• _PROBLEM STATEMENT_
Please, could you print all the lines below exactly, leaving out the pictures?

INPUT: Begin

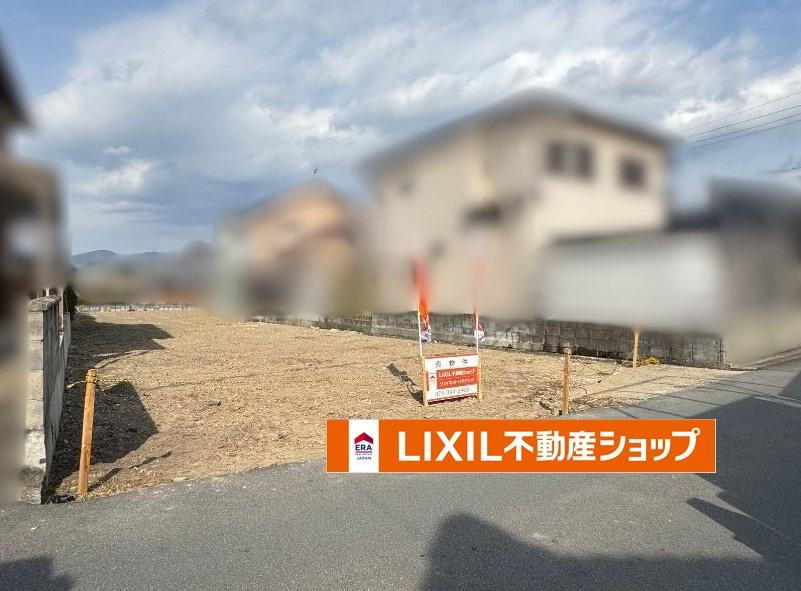 京都府亀岡市下矢田町３ 2475万円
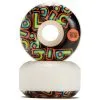 Blind OG Stacked 53 Mm Skateboardwielen Black -Skateboards Winkel 194521029012 2 1617871503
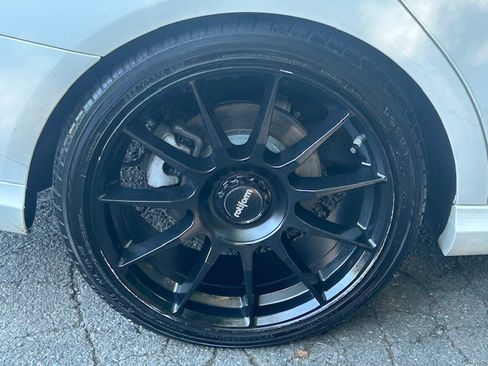 Used 2019 Mercedes-Benz CLA 250 UNAVAIL image 28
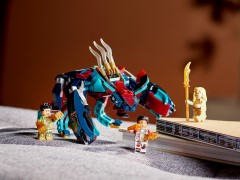 Deviant Ambush!, zdjęcie 9
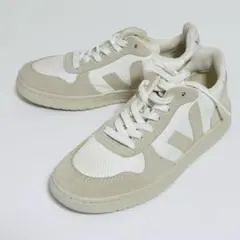 スニーカー VEJA ホワイト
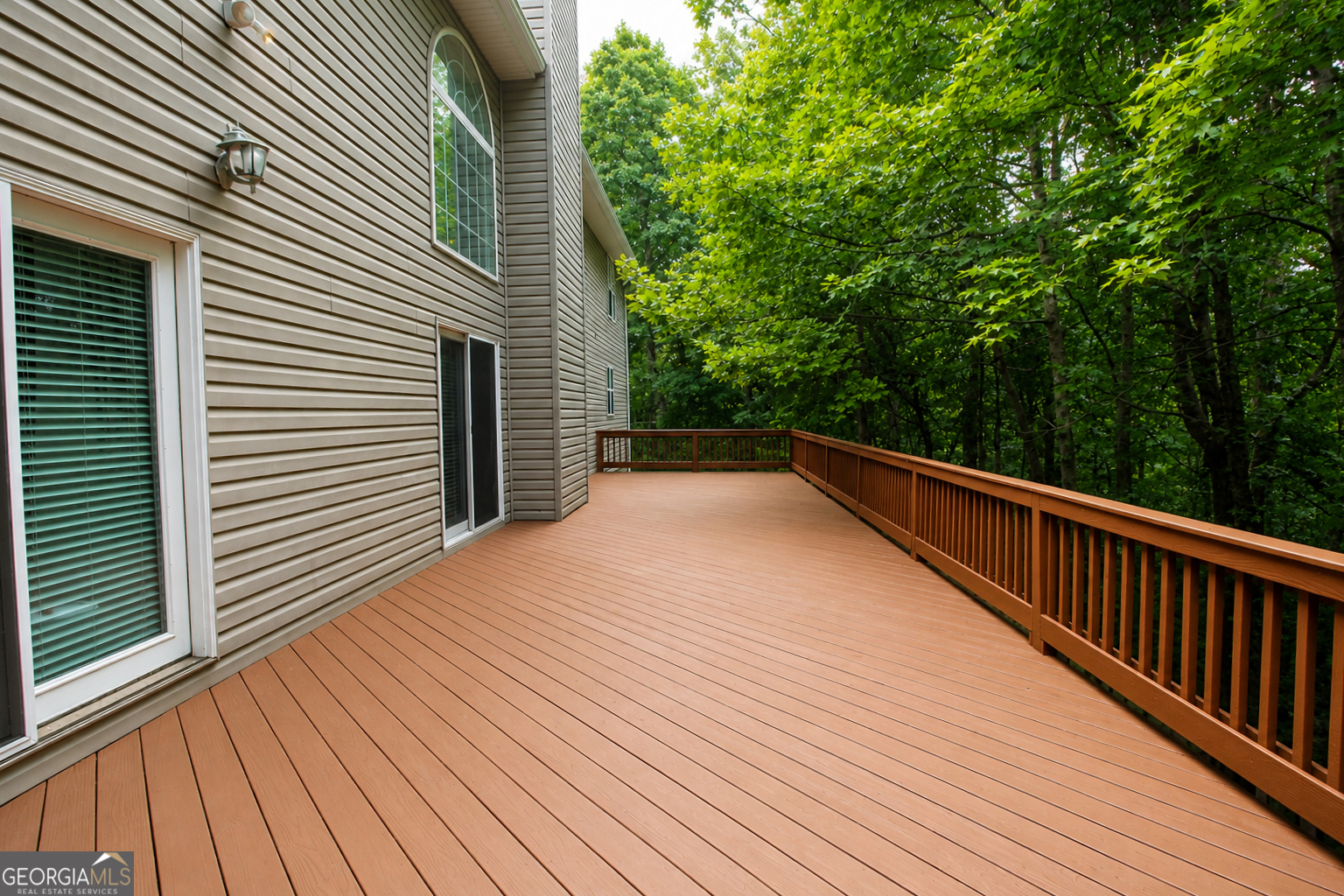 354 Minshew Road Northeast Rome, GA 30161 - Photo 59 of 65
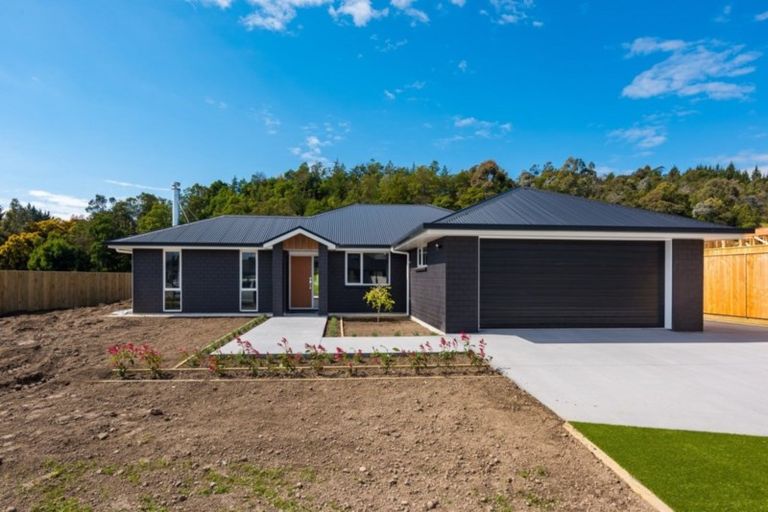 Photo of property in 3 Solomon Place, Witherlea, Blenheim, 7201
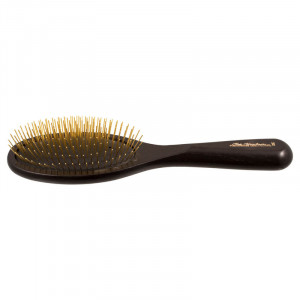 CHRIS CHRISTENSEN Fusion Oval Pin Brush - 27mm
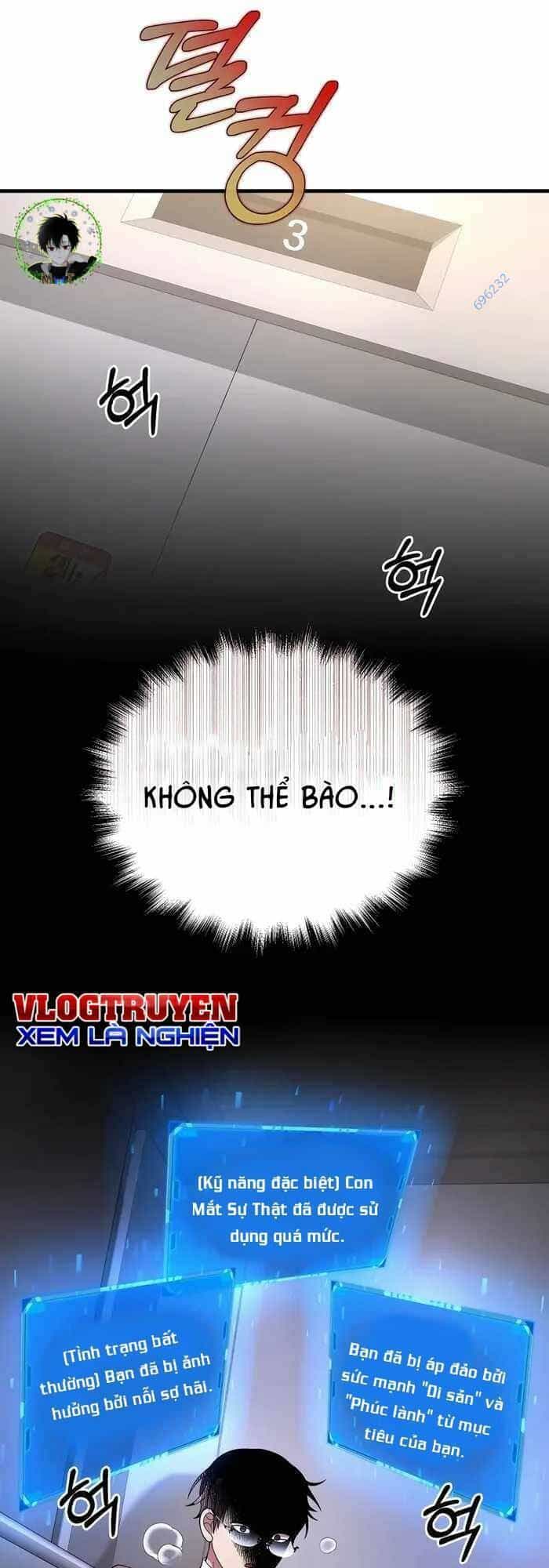 Truyền Nhân Của Thần Thoại Anh Hùng - Chương 23 - ảnh 44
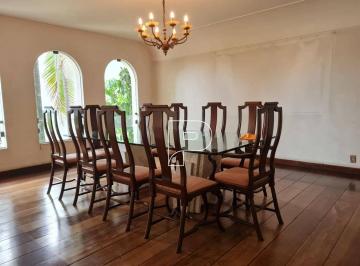 aa2743ed6f61a7550a5a5e6a7dd481db510c051b · Casa à venda, 600 m² por R$ 7.000.000,00 - Morumbi - São Paulo/SP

INPUT: End

• _RESULT OF THE EXERCISE_
 京都府亀岡市下矢田町３ 2475万円
 Blind OG Stacked 53 Mm Skateboardwielen Black -Skateboards Winkel 194521029012 2 1617871503
 Used 2019 Mercedes-Benz CLA 250 UNAVAIL image 28
 Deviant Ambush!, zdjęcie 9
 スニーカー VEJA ホワイト
 354 Minshew Road Northeast Rome, GA 30161 - Photo 59 of 65
 Photo of property in 3 Solomon Place, Witherlea, Blenheim, 7201
 CHRIS CHRISTENSEN Fusion Oval Pin Brush - 27mm
 Truyền Nhân Của Thần Thoại Anh Hùng - Chương 23 - ảnh 44
 aa2743ed6f61a7550a5a5e6a7dd481db510c051b · Casa à venda, 600 m² por R$ 7.000.000,00 - Morumbi - São Paulo/SP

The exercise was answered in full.